Perhaps one of the most interesting lessons that people in sales and marketing have learned from the digital era is this; people will go with whatever solution is the easiest. We see this in the evolution of how software and music piracy have evolved over the decades. In the past, people copied and used software illegally, or downloaded and used free—but illegal—files of music and movies because these alternatives were cheaper and easier than buying legal or physical copies.
Today, the piracy of TV, film, music and even software has dropped substantially, and it’s not because people themselves developed a higher sense of ethics. Instead, the rise of streaming services that gave people a huge amount of easy to use, easy to access content for a monthly fee, was actually easier than keeping track of file-sharing communities and managing a media library.
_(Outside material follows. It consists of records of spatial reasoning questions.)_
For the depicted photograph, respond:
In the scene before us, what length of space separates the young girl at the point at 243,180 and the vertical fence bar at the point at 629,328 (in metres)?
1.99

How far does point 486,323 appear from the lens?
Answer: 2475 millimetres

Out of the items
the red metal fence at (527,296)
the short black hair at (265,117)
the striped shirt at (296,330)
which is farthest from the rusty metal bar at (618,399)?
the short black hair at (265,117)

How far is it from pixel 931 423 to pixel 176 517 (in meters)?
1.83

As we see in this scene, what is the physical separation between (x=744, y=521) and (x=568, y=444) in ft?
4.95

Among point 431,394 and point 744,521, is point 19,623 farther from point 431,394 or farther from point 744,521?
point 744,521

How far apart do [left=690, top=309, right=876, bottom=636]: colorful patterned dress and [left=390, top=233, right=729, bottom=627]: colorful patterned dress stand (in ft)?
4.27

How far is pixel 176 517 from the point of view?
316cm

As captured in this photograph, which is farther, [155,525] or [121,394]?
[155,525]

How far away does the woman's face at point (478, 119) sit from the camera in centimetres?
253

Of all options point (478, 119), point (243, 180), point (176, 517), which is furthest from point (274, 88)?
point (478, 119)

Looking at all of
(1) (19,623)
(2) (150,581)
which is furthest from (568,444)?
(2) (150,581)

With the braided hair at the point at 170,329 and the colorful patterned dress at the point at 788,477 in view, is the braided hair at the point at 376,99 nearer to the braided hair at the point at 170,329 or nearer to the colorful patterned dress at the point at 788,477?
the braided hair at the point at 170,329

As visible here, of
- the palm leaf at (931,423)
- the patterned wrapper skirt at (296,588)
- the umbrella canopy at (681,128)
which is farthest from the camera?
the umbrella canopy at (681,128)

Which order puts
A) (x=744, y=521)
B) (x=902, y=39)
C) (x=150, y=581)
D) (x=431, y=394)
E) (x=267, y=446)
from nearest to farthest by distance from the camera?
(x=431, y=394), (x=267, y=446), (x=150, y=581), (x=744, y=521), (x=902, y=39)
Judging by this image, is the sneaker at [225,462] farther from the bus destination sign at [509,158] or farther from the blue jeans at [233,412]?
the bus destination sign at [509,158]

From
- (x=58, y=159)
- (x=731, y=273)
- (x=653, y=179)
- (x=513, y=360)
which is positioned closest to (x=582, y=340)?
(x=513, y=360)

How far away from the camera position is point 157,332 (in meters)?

Why struggle with downloading seeds of the latest song when it’s already on Spotify or YouTube?
Payment Processing Should Evolve
The same holds true of how things are paid for, especially on the Internet. Right now, there’s still a little bit of a hump for many people to overcome when it comes to buying things online. This is especially true for a first-time customer at a new online store. Accounts have to be created, details need to be given and credit information has to be filled in. If we could find a way to make these processes less tedious, online purchases could be faster and more fun for everyone. The same rule applies here; if you can simplify it, more people will take part.
Biometric ID is one possible future for payment processing. With fingerprint, face, voice, or retinal scans available—or a combination of these—payment processing and confirmation could be much faster and more painless. A quick look at the camera, or press of a finger, and you’re done.
By doing debit and credit card processing, we can open up even more avenues for purchases. And if we can do that, everyone benefits.